WORK REQUIRED –
Rewrite all of the records below with "outstretched arm" swapped for "raised arm", and leave everything else unchanged.

DATA –

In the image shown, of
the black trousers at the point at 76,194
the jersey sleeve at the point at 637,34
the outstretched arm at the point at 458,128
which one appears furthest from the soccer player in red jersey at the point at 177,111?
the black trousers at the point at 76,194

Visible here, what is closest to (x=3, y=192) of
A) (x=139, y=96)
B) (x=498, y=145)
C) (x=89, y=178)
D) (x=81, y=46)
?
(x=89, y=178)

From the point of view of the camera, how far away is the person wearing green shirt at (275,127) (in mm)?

EXERCISE RESPONSE –
In the image shown, of
the black trousers at the point at 76,194
the jersey sleeve at the point at 637,34
the raised arm at the point at 458,128
which one appears furthest from the soccer player in red jersey at the point at 177,111?
the black trousers at the point at 76,194

Visible here, what is closest to (x=3, y=192) of
A) (x=139, y=96)
B) (x=498, y=145)
C) (x=89, y=178)
D) (x=81, y=46)
?
(x=89, y=178)

From the point of view of the camera, how far away is the person wearing green shirt at (275,127) (in mm)?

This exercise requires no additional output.